Automate the replication of schema changes in Azure SQL Data Sync

SQL Data Sync lets users synchronize data between Azure SQL databases and on-premises SQL Server in one direction or in both directions. One of the current limitations of SQL Data Sync is a lack of support for the replication of schema changes. Every time you change the table schema, you need to apply the changes manually on all endpoints, including the hub and all members, and then update the sync schema.

This article introduces a solution to automatically replicate schema changes to all SQL Data Sync endpoints.

  1. This solution uses a DDL trigger to track schema changes.
  2. The trigger inserts the schema change commands in a tracking table.
  3. This tracking table is synced to all endpoints using the Data Sync service.
  4. DML triggers after insertion are used to apply the schema changes on the other endpoints.

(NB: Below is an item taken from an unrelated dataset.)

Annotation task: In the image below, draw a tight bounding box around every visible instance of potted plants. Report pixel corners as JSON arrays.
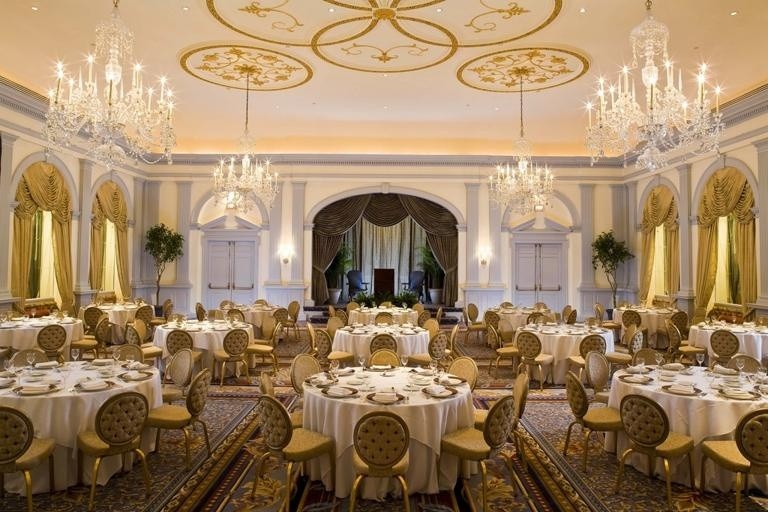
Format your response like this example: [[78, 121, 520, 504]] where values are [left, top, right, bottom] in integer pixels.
[[143, 222, 184, 317], [593, 230, 634, 321], [413, 243, 443, 305], [327, 241, 357, 303]]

This article uses ALTER TABLE as an example of a schema change, but this solution also works for other types of schema changes.

Important

We recommend that you read this article carefully, especially the sections about Troubleshooting and Other considerations, before you start to implement automated schema change replication in your sync environment. We also recommend that you read Sync data across multiple cloud and on-premises databases with SQL Data Sync. Some database operations may break the solution described in this article. Additional domain knowledge of SQL Server and Transact-SQL may be required to troubleshoot those issues.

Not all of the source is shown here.